I think putting someone’s welfare ahead of our own is the basis of spiritually is there is any such thing.

It’s obvious doing and getting whatever we wish and getting our own way all the time is not good for us. Hence, raising children is beneficial to our well being.

I absolutely want my kids to understand we’ve made sacrifices - given stuff up - in order to have them. I want to impress upon them how much responsibility CHOOSING to be a parent is. That I willingly gave up stuff in order to do that - but some of that stuff I gave up was pretty neat and that was why we didn’t have them until later in life.

I’m not fond of my kids having kids while they are kids - and in my mind one of the ways to discourage that is the idea that you DO sacrifice for your kids.

  1. the surrender or destruction of something prized or desirable for the sake of something considered as having a higher or more pressing claim.

I gave up sleep when they were little. Going out with friends for years. Golf. Trips. Loud sex. The ability to spend a lot of money on things I wanted instead of what they wanted. Restaurant choices that didn’t have fries on the menu. A flat stomach and breasts and ass where it was. A tidy home. The ability to lie in bed sick without anyone bugging me. Three years of being able to pee in private. Trips to Europe. The ability to vacation on something other than the school schedule. And mine are only elementary school age. I know coming up is years of giving up evenings for gymnastics practice or soccer (that’s already started), probably giving up sole use of my car. Giving up more sleep while I wonder why they aren’t home yet.

They absolutely have a higher, more pressing claim on my time, money and organizational skills. It wasn’t an unwilling sacrifice. It wasn’t a sacrifice I didn’t create and take on. But I DID give them up.

Oh, and it doesn’t end. My mother has made more trips half way across the country to help my sisters in the past two years - her time, her energy, her gas money or money for airfare - WILLINGLY sacrificed to help my sisters. My mother is in her sixties, and my baby sister is 35.

Sacrifice is in the eye of the beholder, but if you never gave anything up for your kids, I wish I had met you 26 years ago tomorrow. :slight_smile:

That’s a great point. Having kids on TV consists only of dealing with the kids when it leads to a joke - the kids vanish mysteriously when inconvenient to the plot.

But a sacrifice is a sacrifice whether it is announced or not. I’m sure in the old days not everyone wore “I gave a sheep for Baal” buttons after the ritual, but they still lost the sheep.

That drove me nuts about Everybody Loves Raymond. WTF did they DO with those twins all the time? Those adults spoke in complete paragraphs! Complete coherent paragraphs, without interruption! Absolutely unreal.
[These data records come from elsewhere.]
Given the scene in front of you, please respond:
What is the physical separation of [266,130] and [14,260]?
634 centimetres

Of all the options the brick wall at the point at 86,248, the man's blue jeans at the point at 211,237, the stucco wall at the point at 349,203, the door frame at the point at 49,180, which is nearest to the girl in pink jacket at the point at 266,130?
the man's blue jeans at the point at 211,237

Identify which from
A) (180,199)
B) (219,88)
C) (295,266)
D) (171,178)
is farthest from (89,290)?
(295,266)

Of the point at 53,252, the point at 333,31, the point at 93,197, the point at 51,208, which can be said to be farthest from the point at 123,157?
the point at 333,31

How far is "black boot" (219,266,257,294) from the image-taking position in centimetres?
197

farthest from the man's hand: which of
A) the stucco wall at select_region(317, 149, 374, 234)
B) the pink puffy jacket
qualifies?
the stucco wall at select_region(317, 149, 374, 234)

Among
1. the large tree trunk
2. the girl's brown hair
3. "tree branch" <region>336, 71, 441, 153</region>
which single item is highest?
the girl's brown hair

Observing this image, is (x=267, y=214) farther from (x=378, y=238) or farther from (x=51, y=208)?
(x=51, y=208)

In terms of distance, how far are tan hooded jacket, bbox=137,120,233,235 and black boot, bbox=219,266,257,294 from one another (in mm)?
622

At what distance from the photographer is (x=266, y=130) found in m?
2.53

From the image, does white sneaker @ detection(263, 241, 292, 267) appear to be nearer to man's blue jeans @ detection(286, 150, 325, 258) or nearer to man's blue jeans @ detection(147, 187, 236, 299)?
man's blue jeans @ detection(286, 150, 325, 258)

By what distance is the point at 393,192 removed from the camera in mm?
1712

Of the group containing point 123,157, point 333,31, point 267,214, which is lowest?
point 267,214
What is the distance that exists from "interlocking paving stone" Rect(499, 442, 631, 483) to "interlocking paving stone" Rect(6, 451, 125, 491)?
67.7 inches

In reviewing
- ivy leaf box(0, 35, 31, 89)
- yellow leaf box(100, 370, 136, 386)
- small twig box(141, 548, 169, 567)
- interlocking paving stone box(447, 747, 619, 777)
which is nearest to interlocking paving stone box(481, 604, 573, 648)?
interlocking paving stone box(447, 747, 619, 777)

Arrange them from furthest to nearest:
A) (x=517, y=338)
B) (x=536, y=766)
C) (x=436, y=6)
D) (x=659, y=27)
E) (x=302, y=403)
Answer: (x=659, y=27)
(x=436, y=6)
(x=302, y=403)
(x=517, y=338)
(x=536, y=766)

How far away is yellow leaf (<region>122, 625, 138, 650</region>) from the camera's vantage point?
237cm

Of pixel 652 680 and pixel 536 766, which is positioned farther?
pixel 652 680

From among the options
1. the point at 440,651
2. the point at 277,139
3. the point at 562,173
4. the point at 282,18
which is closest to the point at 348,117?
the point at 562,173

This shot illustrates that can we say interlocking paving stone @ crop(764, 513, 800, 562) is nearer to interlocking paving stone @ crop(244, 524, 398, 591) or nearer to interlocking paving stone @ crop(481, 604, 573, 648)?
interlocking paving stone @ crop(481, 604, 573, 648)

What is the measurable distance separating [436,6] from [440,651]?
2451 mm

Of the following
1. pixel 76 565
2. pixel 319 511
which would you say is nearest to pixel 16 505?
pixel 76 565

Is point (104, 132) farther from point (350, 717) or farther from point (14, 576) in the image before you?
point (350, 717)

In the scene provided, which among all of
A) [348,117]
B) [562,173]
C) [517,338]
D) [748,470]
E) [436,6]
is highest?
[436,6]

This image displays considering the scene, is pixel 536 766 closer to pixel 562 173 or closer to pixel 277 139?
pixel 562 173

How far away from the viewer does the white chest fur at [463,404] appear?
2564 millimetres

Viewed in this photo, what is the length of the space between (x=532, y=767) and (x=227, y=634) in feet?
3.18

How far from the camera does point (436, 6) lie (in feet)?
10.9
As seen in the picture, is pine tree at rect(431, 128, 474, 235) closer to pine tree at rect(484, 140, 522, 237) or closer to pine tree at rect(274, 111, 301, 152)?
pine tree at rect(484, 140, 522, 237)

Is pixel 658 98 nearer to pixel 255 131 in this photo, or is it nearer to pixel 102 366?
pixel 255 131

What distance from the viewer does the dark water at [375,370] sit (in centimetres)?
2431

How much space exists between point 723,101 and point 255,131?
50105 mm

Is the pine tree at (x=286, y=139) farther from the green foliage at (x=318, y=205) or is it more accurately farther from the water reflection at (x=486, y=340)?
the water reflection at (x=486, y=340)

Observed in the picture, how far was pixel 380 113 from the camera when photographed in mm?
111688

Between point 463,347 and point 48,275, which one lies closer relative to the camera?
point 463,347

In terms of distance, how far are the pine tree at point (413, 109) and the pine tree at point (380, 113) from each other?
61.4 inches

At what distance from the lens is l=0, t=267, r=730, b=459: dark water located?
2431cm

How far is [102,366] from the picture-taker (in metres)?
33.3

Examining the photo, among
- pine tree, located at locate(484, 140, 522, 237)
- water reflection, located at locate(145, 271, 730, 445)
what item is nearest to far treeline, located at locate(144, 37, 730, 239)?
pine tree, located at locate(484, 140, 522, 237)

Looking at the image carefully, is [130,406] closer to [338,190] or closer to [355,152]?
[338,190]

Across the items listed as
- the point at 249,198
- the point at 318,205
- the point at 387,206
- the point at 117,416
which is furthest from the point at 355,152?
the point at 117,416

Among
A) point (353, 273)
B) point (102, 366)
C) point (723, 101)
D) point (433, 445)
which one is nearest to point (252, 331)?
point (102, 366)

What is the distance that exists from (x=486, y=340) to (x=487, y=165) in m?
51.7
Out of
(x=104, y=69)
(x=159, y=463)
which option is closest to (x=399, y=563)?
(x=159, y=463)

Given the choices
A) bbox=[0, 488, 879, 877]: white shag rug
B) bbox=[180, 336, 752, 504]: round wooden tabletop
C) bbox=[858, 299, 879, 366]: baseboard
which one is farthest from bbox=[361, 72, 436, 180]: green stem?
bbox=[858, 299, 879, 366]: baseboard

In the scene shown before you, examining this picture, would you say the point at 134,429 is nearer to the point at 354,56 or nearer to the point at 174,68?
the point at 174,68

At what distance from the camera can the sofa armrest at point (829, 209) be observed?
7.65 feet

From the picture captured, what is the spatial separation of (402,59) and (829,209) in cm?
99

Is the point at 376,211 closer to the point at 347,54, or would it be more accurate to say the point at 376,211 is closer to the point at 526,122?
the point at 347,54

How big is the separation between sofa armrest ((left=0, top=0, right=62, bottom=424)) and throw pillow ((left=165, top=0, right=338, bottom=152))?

I guess I would think of sacrificing for one’s children as saying you have a limited pool of resources (money, time,…), which could be spent one way or another. In one way, your kids are taken care of so you’re doing your basic duty toward them, but not enriching their lives as much as you could because you are spending more of those resources on yourself. Sacrificing for your kids may mean shifting some of the finite set of resources toward your children and doing without for yourself.

Yes, this is a basic obligation when you choose to have children, but it may be a matter of the degree to which you shift resources. For example, my parents decided that having children meant being frugal and saving for an education because they felt that was a requirement for having a child and sending it out into the world. They could have splurged more on themselves along the way (although in my father’s case, I think that may be genetically impossible anyway) while still meeting the basic requirements for supporting a child.